Arrange the rows from the line containing "What physical distance" through the last line of the rows as a numbered list, leaving out any blank lines.
begin DATA SHOWN
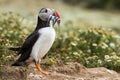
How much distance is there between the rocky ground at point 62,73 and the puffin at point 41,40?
11 centimetres

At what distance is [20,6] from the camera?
19719 mm

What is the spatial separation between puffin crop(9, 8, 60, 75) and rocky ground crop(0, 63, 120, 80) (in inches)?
4.3

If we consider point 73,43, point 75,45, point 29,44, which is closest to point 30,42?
point 29,44

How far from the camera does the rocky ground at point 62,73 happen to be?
7.21 meters

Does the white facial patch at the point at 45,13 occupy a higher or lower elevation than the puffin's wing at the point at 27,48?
higher

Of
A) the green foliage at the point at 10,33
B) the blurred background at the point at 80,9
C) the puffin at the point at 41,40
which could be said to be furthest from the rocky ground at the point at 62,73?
the blurred background at the point at 80,9

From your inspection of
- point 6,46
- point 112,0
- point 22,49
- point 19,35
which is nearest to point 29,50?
point 22,49

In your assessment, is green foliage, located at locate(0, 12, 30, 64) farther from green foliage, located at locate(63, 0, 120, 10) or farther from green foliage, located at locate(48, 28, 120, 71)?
green foliage, located at locate(63, 0, 120, 10)

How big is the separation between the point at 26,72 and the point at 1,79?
1.11ft

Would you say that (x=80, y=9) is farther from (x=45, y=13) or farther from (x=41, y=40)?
(x=41, y=40)

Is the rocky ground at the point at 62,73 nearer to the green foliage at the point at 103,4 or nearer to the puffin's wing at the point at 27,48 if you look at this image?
the puffin's wing at the point at 27,48

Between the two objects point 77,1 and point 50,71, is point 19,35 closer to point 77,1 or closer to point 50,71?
point 50,71

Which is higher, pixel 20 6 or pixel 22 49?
pixel 22 49

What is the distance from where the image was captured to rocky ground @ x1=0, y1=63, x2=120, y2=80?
721 centimetres
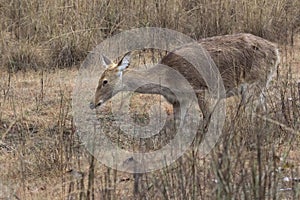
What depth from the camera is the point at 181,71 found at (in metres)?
7.53

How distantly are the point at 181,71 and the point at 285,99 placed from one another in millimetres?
965

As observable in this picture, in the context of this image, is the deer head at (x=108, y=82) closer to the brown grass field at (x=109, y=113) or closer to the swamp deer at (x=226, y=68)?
the swamp deer at (x=226, y=68)

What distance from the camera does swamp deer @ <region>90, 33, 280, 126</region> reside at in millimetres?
7344

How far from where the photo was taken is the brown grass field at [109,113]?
4570 mm

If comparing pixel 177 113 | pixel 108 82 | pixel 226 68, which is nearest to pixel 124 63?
pixel 108 82

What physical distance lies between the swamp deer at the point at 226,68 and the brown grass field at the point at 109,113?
0.26 m

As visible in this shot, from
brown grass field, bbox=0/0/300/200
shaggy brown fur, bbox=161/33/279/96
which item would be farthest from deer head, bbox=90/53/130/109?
shaggy brown fur, bbox=161/33/279/96

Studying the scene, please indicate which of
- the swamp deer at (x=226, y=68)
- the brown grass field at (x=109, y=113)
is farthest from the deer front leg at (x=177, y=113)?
the brown grass field at (x=109, y=113)

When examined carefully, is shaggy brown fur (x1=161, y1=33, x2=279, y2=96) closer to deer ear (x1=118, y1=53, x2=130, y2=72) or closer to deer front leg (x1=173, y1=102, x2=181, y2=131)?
deer front leg (x1=173, y1=102, x2=181, y2=131)

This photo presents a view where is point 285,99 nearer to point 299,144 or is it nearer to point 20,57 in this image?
point 299,144

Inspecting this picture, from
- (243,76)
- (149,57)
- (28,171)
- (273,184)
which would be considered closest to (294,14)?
(149,57)

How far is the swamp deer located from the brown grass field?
0.86 ft

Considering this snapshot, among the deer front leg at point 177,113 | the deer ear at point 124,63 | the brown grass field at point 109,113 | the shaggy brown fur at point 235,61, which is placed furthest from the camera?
the shaggy brown fur at point 235,61

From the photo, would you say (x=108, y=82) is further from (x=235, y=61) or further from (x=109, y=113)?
end DATA SHOWN
— SOLUTION —
1. What physical distance lies between the swamp deer at the point at 226,68 and the brown grass field at the point at 109,113?
2. 0.26 m
3. As visible in this shot, from
4. brown grass field, bbox=0/0/300/200
5. shaggy brown fur, bbox=161/33/279/96
6. which item would be farthest from deer head, bbox=90/53/130/109?
7. shaggy brown fur, bbox=161/33/279/96
8. Studying the scene, please indicate which of
9. - the swamp deer at (x=226, y=68)
10. - the brown grass field at (x=109, y=113)
11. is farthest from the deer front leg at (x=177, y=113)?
12. the brown grass field at (x=109, y=113)
13. When examined carefully, is shaggy brown fur (x1=161, y1=33, x2=279, y2=96) closer to deer ear (x1=118, y1=53, x2=130, y2=72) or closer to deer front leg (x1=173, y1=102, x2=181, y2=131)?
14. deer front leg (x1=173, y1=102, x2=181, y2=131)
15. This photo presents a view where is point 285,99 nearer to point 299,144 or is it nearer to point 20,57 in this image?
16. point 299,144
17. Inspecting this picture, from
18. - (243,76)
19. - (149,57)
20. - (28,171)
21. - (273,184)
22. which would be considered closest to (294,14)?
23. (149,57)
24. How far is the swamp deer located from the brown grass field?
25. 0.86 ft
26. Considering this snapshot, among the deer front leg at point 177,113 | the deer ear at point 124,63 | the brown grass field at point 109,113 | the shaggy brown fur at point 235,61, which is placed furthest from the camera?
27. the shaggy brown fur at point 235,61
28. From the photo, would you say (x=108, y=82) is further from (x=235, y=61) or further from (x=109, y=113)?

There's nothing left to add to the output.